The Ignoble Art Of Self Sabotage And The Fear Of Failure.
Dear Wa family, recently I've experienced a serious bout of self sabotage; you know avoiding doing what is required to achieve success.
Being my own shrink I've analysed what could be the cause of such unhealthy behavior. Procrastination is still the worst of it, but I'm even avoiding things I know are crucial to success.
I love writing compelling content and know that, in my niche, (Gaited Horses) I'm quite capable of it. Yet I leave it unperfected. Doing the social site chores too is fun.
Again I get to do what I love, ie write about my passion and connect with others who're equally as passionate about them. Yet I keep it to a bare minimum!
It's my belief that everything we do in life, we do to satisfy an urgent need. Sometimes one such need collides with another, and incompatible, need. In such cases the deepest, most urgent one takes precedence.
I've concluded that, currently my most urgent need is to deal with my fear of failure. (yes Kyle I know we haven't failed until we quit, but my deepest level of consciousness has yet to accept that notion)
You'd think such a fear is best dealt with by doing everything possible to ensure success. That's rational, high quality thinking. Kudos to you, but in this case it doesn't quite apply.
You see, excuses for failure offer a more immediate satisfaction of need. In addition, the fear of failure is tied to an equally strong dread of success, would you believe!

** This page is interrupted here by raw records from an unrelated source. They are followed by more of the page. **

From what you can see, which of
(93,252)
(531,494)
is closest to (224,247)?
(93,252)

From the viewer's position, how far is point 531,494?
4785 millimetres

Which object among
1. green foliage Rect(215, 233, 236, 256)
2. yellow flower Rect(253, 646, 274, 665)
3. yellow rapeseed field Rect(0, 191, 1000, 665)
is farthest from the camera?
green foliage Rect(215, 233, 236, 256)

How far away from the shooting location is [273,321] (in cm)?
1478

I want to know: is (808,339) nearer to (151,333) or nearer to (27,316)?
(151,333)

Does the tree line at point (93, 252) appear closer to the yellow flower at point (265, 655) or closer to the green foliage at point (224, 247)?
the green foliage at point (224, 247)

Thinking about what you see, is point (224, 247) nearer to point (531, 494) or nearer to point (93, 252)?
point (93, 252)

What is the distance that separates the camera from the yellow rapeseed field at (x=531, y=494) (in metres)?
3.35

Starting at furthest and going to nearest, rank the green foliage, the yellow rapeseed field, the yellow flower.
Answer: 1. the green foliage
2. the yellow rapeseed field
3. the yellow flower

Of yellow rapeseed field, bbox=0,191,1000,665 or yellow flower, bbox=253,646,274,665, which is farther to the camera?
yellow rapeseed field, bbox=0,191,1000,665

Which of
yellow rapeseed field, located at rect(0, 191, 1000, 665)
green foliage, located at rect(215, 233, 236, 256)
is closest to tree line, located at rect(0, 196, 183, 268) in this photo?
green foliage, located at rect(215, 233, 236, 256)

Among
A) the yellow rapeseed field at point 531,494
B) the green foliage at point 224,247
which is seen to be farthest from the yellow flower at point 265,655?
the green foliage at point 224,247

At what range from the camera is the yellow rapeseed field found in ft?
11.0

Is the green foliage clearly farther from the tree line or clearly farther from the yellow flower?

The kind of success I pursue, in my own circular way, is truly daunting to me. It is frightening because it involves dealing with problems I can't even imagine yet. It's another universe away from my comfort zone, and offers any number of possible embarrassment.

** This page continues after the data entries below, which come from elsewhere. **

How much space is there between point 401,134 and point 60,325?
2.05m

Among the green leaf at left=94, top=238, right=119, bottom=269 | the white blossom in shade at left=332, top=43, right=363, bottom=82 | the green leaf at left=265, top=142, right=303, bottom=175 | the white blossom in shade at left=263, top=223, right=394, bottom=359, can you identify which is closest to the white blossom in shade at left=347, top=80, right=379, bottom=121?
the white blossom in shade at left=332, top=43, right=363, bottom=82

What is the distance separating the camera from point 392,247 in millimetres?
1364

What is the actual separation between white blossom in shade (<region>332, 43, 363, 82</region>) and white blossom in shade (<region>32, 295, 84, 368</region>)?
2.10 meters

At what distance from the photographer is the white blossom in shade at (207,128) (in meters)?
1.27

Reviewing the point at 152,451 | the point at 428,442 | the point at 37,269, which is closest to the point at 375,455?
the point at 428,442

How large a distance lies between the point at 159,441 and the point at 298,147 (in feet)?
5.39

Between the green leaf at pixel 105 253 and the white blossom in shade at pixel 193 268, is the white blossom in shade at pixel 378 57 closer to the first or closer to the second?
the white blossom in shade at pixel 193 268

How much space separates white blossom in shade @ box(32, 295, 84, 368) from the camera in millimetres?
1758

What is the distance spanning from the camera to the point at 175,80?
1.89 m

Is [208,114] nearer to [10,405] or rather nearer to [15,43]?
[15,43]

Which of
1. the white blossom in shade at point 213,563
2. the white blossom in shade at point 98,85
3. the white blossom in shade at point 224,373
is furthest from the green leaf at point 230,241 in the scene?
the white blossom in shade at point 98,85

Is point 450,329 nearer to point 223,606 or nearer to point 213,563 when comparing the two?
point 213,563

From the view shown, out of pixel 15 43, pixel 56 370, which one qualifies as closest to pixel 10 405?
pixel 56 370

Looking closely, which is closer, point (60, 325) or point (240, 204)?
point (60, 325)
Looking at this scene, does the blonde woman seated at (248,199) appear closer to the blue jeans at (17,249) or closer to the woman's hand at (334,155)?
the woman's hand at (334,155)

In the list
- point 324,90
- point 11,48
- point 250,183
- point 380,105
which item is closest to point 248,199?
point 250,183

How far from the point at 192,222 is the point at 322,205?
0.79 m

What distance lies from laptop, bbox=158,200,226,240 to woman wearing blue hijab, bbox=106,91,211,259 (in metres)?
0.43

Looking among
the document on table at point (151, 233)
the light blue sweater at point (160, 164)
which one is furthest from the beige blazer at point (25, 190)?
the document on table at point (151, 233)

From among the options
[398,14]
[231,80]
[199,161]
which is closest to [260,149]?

You see my most profound fear is to do with humiliation and embarrassment. If I'm watching a movie on TV, and one of the characters is about to be embarrassed, I immediately switch to another channel. Can't bear to watch it.
So am I a coward? Certainly not. Physical fear is not a problem to me at all. I've fearlessly faced death on countless occasions. I'm not bragging here. That's probably a serious deficit in my survival equipment. It's just a fact.
Can anyone relate to this array of problems or am I just alien weird and should get back in my closet?
Thanks for reading my friends and please leave your thoughts below.